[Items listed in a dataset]
▼

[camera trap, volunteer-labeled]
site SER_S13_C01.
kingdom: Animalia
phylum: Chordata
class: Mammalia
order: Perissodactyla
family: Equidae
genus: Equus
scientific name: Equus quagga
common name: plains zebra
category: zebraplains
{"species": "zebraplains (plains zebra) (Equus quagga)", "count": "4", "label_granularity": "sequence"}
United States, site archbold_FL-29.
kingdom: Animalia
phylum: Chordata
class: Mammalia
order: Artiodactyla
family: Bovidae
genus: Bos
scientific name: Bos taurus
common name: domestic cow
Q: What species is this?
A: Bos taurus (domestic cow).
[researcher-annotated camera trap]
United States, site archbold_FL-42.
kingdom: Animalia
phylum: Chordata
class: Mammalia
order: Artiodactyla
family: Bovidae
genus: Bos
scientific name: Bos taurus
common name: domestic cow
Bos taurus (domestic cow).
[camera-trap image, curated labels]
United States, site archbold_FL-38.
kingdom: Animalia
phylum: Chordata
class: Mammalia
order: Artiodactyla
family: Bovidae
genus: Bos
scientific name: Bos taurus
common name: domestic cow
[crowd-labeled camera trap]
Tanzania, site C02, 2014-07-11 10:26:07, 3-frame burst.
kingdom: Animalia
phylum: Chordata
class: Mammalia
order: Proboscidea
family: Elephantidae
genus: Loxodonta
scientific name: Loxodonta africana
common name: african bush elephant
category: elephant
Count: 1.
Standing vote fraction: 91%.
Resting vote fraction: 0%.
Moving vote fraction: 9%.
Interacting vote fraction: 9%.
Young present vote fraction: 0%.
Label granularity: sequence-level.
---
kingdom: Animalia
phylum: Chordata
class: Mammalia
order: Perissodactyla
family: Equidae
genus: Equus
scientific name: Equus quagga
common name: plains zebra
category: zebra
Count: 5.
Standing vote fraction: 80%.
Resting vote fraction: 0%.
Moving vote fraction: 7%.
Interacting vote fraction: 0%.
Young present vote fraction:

▲

Read through the data above. Report each line that has the word "labeled".

§ RESULT OF THE TASK
[camera trap, volunteer-labeled]
[crowd-labeled camera trap]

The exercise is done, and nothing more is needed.